Levensloop
Van Dongen bracht zijn jeugd in Rotterdam door. Al vroeg werd zijn tekentalent ontdekt, maar geld om hem te laten studeren was er niet. Hij moest vanaf zijn veertiende zelf de kost verdienen. Hij volgde wel avondlessen aan de Rotterdamse “Academie van Beeldende Kunsten en Technische Wetenschappen” – de tegenwoordige Willem de Kooning Academie – van 1892 tot 1897, maar die bevielen hem niet. Hij betrok in Rotterdam een kamer boven het atelier van de schilderMartinus Schildt.

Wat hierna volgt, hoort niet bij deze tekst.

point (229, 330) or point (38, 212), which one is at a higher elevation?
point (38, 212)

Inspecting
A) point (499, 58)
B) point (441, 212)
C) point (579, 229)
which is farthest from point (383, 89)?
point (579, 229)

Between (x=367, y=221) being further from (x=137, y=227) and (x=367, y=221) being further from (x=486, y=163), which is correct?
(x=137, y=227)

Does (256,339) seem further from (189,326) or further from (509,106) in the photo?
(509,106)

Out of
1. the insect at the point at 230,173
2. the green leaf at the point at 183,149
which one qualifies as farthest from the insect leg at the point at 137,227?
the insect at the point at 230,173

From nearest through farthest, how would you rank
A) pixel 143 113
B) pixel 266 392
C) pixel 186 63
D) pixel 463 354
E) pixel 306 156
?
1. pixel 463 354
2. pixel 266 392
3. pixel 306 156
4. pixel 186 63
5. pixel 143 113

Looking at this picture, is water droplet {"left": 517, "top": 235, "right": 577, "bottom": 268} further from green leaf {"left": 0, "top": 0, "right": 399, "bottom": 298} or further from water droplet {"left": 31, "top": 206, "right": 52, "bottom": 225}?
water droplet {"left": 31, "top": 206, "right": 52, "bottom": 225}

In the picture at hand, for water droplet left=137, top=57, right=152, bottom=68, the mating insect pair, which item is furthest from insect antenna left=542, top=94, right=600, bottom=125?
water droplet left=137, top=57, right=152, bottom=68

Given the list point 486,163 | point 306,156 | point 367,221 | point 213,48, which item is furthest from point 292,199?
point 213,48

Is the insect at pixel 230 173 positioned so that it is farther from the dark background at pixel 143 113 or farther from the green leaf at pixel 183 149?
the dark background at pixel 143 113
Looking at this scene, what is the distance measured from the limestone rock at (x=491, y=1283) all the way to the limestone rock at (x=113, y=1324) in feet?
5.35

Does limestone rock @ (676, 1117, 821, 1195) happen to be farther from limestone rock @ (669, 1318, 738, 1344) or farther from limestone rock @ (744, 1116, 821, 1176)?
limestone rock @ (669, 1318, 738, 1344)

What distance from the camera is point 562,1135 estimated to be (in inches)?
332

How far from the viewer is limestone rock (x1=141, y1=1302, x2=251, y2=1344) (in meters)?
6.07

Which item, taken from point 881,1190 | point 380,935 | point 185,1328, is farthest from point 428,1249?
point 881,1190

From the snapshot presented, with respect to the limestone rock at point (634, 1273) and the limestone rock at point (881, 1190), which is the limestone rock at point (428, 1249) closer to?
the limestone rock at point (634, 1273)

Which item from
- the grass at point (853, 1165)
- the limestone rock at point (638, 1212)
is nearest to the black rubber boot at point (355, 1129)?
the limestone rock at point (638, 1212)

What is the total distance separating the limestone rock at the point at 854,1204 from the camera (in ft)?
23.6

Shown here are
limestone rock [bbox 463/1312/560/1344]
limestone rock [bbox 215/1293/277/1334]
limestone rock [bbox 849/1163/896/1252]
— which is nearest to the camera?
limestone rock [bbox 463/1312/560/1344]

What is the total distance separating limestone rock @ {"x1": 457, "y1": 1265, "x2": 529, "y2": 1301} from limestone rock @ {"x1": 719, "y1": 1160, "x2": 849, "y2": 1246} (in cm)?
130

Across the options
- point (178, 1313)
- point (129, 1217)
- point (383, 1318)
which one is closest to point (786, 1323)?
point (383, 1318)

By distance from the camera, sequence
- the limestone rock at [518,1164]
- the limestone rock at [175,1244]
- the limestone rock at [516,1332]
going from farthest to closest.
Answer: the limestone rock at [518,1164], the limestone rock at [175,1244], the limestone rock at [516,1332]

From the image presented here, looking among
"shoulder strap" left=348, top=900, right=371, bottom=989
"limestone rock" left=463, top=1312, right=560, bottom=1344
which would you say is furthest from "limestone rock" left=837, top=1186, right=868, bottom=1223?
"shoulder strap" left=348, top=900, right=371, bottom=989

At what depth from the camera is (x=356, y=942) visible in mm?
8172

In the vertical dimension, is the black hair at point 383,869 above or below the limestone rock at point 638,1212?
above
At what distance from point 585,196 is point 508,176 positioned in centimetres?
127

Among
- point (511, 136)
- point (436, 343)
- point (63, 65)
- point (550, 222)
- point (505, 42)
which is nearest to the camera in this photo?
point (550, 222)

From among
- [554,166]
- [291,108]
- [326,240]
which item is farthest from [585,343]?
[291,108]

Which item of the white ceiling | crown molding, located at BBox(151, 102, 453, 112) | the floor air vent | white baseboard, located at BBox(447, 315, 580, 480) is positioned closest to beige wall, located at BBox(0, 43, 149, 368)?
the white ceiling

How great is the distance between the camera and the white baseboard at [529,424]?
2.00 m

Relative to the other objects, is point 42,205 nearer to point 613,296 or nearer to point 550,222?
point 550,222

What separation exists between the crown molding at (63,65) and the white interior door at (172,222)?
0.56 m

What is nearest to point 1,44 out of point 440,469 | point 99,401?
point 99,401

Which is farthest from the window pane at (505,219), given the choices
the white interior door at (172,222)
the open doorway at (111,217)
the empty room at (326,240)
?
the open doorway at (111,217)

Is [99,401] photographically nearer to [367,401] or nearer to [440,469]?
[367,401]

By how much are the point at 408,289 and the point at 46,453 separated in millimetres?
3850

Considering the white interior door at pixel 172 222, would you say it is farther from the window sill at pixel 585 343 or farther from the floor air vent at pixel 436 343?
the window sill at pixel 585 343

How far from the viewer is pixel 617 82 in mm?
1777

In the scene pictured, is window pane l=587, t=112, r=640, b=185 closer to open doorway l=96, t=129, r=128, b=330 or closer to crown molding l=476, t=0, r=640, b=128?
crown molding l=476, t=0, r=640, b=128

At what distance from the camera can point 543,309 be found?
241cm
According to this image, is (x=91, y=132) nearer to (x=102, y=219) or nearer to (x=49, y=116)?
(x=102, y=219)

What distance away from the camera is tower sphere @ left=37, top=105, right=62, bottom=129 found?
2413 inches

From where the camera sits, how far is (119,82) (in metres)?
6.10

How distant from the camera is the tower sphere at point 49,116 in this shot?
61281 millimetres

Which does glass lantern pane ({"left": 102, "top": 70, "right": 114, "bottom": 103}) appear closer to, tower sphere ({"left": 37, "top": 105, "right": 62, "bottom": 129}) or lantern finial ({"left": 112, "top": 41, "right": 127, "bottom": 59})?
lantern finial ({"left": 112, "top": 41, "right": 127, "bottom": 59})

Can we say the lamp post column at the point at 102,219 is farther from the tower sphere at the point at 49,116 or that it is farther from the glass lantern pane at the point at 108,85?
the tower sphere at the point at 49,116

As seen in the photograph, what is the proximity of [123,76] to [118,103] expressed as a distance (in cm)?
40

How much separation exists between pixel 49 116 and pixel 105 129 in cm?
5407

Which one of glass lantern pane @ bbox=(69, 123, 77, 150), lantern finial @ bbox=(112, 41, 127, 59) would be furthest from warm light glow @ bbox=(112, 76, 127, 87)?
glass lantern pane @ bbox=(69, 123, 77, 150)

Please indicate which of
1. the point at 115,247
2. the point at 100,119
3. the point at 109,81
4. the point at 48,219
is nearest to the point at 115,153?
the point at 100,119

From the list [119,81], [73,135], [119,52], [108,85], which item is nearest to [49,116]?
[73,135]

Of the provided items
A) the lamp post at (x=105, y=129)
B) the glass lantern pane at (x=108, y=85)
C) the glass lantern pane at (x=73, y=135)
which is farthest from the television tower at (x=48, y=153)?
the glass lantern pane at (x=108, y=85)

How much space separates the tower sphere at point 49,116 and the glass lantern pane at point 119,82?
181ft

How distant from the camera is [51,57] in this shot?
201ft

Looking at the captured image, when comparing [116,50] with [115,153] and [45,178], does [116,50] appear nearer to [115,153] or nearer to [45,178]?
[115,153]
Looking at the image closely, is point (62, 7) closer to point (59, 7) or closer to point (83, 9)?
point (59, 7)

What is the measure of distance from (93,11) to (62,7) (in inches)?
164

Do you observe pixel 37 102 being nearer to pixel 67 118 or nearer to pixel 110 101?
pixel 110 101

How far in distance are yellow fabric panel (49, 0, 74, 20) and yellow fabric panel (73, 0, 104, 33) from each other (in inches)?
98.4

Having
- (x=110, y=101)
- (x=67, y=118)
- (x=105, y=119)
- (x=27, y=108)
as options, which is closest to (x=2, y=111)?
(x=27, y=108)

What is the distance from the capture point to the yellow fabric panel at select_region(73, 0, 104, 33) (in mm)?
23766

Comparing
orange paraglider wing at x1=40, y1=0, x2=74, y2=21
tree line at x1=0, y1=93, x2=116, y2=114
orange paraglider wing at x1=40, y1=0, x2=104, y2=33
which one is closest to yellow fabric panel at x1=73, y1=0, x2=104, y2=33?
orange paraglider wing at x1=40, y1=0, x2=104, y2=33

In 1897 vertrok hij naar Parijs, waar hij in zijn onderhoud voorzag als huisschilder en als illustrator voor satirische tijdschriften. Op 11 juni 1901 trouwde Van Dongen met Juliana Augusta Preitinger, die hij nog kende van de Rotterdamse Academie. Ze kregen één dochter. In 1906 verhuisde het jonge gezin naar de ‘Bateau-Lavoir’ op rue Ravignan 13, waar het de vriendenkring rond Pablo Picasso en diens toenmalige vriendin Fernande Olivier leerde kennen. In 1921 scheidden Van Dongen en Preitinger. In 1953 trouwde hij met Marie-Claire Huguen, met wie hij nog één zoon kreeg. Het heeft Van Dongen niet aan maatschappelijke waardering ontbroken: in 1926 werd hem het Franse Legioen van Eer toegekend en in 1927 de Belgische Kroonorde.
In 1929 werden twee van zijn werken getoond in het Palais du Luxembourg. In hetzelfde jaar verkreeg hij het Franse staatsburgerschap. Toen hij in 1968 in Monte Carlo overleed was hij 91 jaar oud.